De las dos últimas películas presentadas a Competición, “Ana, mon amour” ha sido todo un éxito y se postula como seria candidata a ganar el Oso de Oro.
Ahora que llegamos al final del 67 Festival internacional de Berlín, o simplemente Berlinale, vemos que, en conjunto, el certamen ha transcurrido como un buen guión, siempre a mejor, a más intensidad. Y para culminarlo, en la sección reina se han presentado la peculiar “Have a nice day” del realizador chino Liu Jian y el sobrecogedor romántico “Ana, mon amour” del director rumano Călin Peter Netzer, que ya sabe que es ganar el Oso de oro con “La mirada del hijo” (2013).
------------------------------
§ Ejercicios:
**1.** Resume en dos oraciones el texto sobre la Berlinale.
**2.** Prolonga, por favor, el texto sobre la Berlinale a partir de su última oración.
El listado no hace falta para resolver ningún ejercicio.
------------------------------
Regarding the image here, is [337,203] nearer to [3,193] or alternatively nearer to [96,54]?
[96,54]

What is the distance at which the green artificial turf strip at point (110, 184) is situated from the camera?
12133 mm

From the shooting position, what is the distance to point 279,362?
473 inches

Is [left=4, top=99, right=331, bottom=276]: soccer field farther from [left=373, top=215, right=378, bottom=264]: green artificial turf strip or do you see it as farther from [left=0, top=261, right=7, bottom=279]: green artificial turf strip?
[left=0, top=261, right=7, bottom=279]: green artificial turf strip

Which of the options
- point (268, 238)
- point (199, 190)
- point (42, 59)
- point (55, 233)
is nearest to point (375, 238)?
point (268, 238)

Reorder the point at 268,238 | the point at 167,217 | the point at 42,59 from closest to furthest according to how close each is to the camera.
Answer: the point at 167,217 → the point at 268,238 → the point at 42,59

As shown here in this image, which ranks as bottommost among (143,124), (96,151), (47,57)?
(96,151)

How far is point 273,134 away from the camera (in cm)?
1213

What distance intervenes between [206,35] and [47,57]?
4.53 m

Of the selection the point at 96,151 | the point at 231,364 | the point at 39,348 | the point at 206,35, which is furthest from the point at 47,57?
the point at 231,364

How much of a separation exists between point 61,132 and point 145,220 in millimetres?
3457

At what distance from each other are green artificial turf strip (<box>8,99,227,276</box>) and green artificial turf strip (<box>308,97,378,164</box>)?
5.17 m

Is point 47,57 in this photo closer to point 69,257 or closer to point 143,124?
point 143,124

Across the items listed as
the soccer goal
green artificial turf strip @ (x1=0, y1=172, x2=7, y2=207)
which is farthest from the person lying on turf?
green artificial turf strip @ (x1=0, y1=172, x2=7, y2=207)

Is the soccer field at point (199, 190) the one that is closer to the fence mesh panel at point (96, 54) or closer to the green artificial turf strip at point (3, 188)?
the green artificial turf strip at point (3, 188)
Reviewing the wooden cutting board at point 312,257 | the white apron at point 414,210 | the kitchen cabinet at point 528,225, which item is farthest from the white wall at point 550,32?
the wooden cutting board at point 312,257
------------------------------
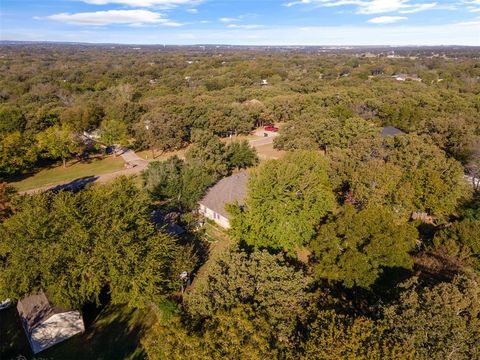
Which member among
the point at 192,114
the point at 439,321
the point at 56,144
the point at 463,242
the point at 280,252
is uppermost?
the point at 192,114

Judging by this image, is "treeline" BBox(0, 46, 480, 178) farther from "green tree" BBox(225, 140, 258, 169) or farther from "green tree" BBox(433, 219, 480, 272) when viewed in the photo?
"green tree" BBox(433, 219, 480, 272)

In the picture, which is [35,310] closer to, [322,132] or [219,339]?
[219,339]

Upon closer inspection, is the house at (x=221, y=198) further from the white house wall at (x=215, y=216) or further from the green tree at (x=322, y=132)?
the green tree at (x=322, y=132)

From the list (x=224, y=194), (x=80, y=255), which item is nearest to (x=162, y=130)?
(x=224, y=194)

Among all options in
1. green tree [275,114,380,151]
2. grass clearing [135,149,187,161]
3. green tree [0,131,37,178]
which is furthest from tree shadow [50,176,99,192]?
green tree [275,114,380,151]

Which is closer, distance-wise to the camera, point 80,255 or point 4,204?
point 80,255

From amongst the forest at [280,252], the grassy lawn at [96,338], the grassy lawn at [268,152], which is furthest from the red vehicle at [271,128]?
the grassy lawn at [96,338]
------------------------------
§ Respuestas:
**1.** Al llegar al final de la 67 Berlinale, el certamen ha ido siempre a mejor, y la Competición se cerró con «Have a nice day», del realizador chino Liu Jian, y «Ana, mon amour», del director rumano Călin Peter Netzer. De las dos, «Ana, mon amour» ha sido todo un éxito y se postula como seria candidata al Oso de Oro, premio que Netzer ya ganó con «La mirada del hijo» (2013).

**2.**
“Ana, mon amour”: amor auto-destructivo
No existe tema más comúnmente representado en literatura, música y cine que el amor. Pero en la mayoría de ocasiones el amor se muestra como algo más onírico, poético y totalmente alejado de la realidad, del día a día de la gente común que consume esos productos. Esta huida de lo terrenal se explica por la necesidad humana de abstraerse de lo cotidiano, entrar en un proceso de ensoñación que simplifique el fuerte sentimiento del amor a la vez que lo exacerba lejos de toda lógica. Como ejemplo clarificador de la idea pondremos “Cincuenta sombra de Grey” (Sam Taylor-Wood, 2015). Para aquellas personas hartas de tanta simpleza bobalicona y que quiere descubrir en el cine la ejemplificación del amor de verdad, descubrir cintas como “Love story” (Arthur Hiller, 1970), “La vida de Adele” (Abdellatif Kechiche, 2012) o “Amour” (Michael Haneke, 2012) por mencionar sólo unos pocos ejemplos es una auténtica maravilla. A esta selecta lista, la Berlinale acaba de añadir un título más con “Ana, mon amour”, la cinta que establece al realizador rumano Călin Peter Netzer como uno de los mayores exponentes del cine de su país y de Europa.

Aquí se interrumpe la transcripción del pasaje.